Date of Award

December 2018

Degree Type


Degree Name

Doctor of Philosophy (PhD)


Instructional Design, Development and Evaluation


Benjamin Dotger

Subject Categories



Postsecondary students identified as having a disability in the United States are commonly expected to discuss the use of disability-related accommodations with faculty members. Researchers have previously used surveys and interviews to examine what students report about discussing accommodations with faculty members. However, little is known about how students advocate in the moment when communicating with faculty members about accommodations. In this study, I designed a clinical simulation to examine how 15 university students identified as having a disability engaged in and reflected upon a meeting with a standardized faculty member – an actor who I trained to communicate questions and concerns that were described as common by university students and staff members. Participants engaged in a single video-recorded simulated discussion followed by a group reflection interview and an optional individual follow-up interview in which participants watched a video of the simulation.

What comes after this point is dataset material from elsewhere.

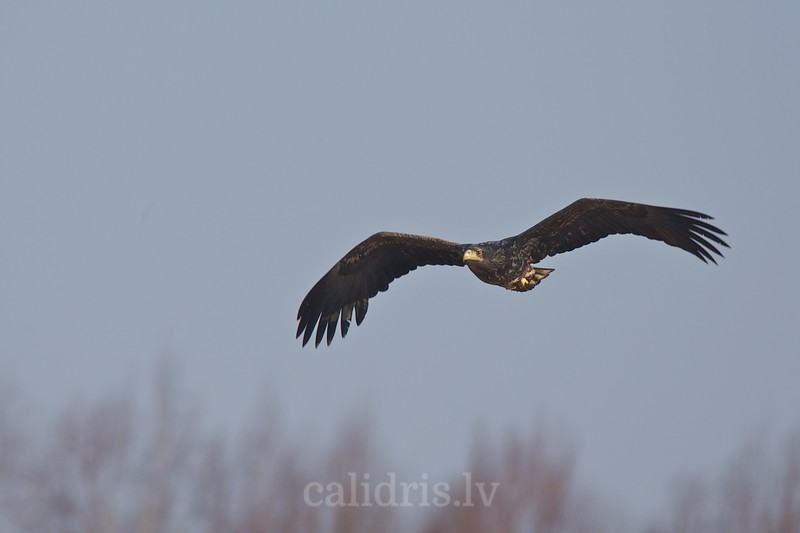White-tiled eagle in flight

The results of this study illustrate approaches that students use to discuss accommodations with a faculty member, including how they frame the role of accommodations. The results also provide glimpses into how students respond to a standardized faculty member’s concern about an accommodation and how students advocate for their needs. Furthermore, data from follow-up interviews demonstrate an array of tactics that participants used to manage their identity with careful consideration of issues such as power, authority, and gender dynamics within the context of a student-faculty member relationship. I conclude this study by suggesting that while self-advocacy remains important for postsecondary students identified as having a disability, the voices of participants in this study illustrate the need to reform practices that place students in a stigmatized position and demand the need for students to self-advocate in the first place.